INSTRUCTION: Please copy out the listing below, renaming "floodlight pole" as "light tower" wherever it occurs and leaving everything else unchanged.

====== TASK INPUTS

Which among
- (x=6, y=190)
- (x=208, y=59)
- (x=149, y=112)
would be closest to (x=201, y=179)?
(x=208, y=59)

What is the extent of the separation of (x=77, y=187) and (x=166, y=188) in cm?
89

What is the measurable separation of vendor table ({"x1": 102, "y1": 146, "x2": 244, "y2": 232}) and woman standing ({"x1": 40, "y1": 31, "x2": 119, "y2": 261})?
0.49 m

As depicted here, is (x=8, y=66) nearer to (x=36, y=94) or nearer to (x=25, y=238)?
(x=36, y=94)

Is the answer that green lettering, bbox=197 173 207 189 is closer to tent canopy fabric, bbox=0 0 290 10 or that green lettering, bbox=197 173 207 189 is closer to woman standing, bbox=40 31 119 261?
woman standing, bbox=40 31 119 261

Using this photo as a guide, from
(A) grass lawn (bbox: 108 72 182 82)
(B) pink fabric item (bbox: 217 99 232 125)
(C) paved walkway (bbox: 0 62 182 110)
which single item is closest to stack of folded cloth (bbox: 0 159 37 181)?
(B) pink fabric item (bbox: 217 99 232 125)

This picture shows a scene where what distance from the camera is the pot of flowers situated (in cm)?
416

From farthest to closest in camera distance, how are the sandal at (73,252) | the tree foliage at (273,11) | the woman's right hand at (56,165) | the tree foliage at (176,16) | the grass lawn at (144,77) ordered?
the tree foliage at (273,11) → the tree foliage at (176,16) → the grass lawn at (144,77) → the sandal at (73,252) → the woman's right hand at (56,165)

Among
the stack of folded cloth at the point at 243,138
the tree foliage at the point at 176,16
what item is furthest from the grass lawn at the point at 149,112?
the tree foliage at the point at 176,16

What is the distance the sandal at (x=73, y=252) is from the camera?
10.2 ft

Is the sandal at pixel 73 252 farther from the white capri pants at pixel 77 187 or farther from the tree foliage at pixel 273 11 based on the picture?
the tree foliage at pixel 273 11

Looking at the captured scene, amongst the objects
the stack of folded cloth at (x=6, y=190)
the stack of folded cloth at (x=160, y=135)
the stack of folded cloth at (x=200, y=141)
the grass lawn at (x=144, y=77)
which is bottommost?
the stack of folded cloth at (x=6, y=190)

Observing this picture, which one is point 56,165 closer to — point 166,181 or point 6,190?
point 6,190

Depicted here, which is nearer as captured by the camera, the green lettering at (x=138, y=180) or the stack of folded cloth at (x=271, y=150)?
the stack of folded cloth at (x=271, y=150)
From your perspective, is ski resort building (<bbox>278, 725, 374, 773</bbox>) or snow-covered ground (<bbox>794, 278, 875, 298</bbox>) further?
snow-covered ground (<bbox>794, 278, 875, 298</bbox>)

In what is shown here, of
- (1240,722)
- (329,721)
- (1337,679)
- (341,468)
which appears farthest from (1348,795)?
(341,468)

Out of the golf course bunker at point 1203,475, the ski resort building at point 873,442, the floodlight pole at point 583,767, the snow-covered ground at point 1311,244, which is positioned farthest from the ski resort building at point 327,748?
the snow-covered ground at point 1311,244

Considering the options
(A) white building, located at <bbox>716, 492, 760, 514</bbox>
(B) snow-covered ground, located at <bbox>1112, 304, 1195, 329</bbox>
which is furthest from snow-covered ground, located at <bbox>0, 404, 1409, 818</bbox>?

============

RESPONSE TO THE EXERCISE:
Which among
- (x=6, y=190)
- (x=208, y=59)
- (x=149, y=112)
would be closest to (x=201, y=179)?
(x=208, y=59)

What is the extent of the separation of (x=77, y=187) and (x=166, y=188) in cm?
89

What is the measurable separation of vendor table ({"x1": 102, "y1": 146, "x2": 244, "y2": 232}) and woman standing ({"x1": 40, "y1": 31, "x2": 119, "y2": 261})?
0.49 m

As depicted here, is (x=8, y=66) nearer to (x=36, y=94) or nearer to (x=25, y=238)?
(x=36, y=94)

Is the answer that green lettering, bbox=197 173 207 189 is closer to tent canopy fabric, bbox=0 0 290 10 or that green lettering, bbox=197 173 207 189 is closer to woman standing, bbox=40 31 119 261?
woman standing, bbox=40 31 119 261

Using this photo as a guide, from
(A) grass lawn (bbox: 108 72 182 82)
(B) pink fabric item (bbox: 217 99 232 125)
(C) paved walkway (bbox: 0 62 182 110)
which single item is closest to stack of folded cloth (bbox: 0 159 37 181)?
(B) pink fabric item (bbox: 217 99 232 125)

This picture shows a scene where what distance from the camera is the pot of flowers situated (in cm)?
416

From farthest to closest in camera distance, how are the sandal at (73,252) | the tree foliage at (273,11) | the woman's right hand at (56,165) | the tree foliage at (176,16) | the grass lawn at (144,77) ordered?
the tree foliage at (273,11) → the tree foliage at (176,16) → the grass lawn at (144,77) → the sandal at (73,252) → the woman's right hand at (56,165)

Among
the stack of folded cloth at the point at 243,138
the tree foliage at the point at 176,16
what item is furthest from the grass lawn at the point at 149,112?
the tree foliage at the point at 176,16

What is the distance the sandal at (x=73, y=252) is from the camera?
10.2 ft

Is the sandal at pixel 73 252 farther from the white capri pants at pixel 77 187 or farther from the tree foliage at pixel 273 11 based on the picture?
the tree foliage at pixel 273 11

Looking at the captured scene, amongst the objects
the stack of folded cloth at (x=6, y=190)
the stack of folded cloth at (x=160, y=135)
the stack of folded cloth at (x=200, y=141)
the grass lawn at (x=144, y=77)
which is bottommost?
the stack of folded cloth at (x=6, y=190)

Observing this picture, which one is point 56,165 closer to — point 166,181 or point 6,190?
point 6,190

Depicted here, which is nearer as captured by the camera, the green lettering at (x=138, y=180) or the stack of folded cloth at (x=271, y=150)?
the stack of folded cloth at (x=271, y=150)
From your perspective, is ski resort building (<bbox>278, 725, 374, 773</bbox>) or snow-covered ground (<bbox>794, 278, 875, 298</bbox>) further?
snow-covered ground (<bbox>794, 278, 875, 298</bbox>)

In what is shown here, of
- (1240,722)
- (329,721)
- (1337,679)
- (341,468)
which appears farthest from (1348,795)?
(341,468)

Out of the golf course bunker at point 1203,475, the ski resort building at point 873,442, the light tower at point 583,767, the snow-covered ground at point 1311,244, which is positioned farthest from the ski resort building at point 327,748?
the snow-covered ground at point 1311,244

Considering the options
(A) white building, located at <bbox>716, 492, 760, 514</bbox>
(B) snow-covered ground, located at <bbox>1112, 304, 1195, 329</bbox>
which is furthest from snow-covered ground, located at <bbox>0, 404, 1409, 818</bbox>?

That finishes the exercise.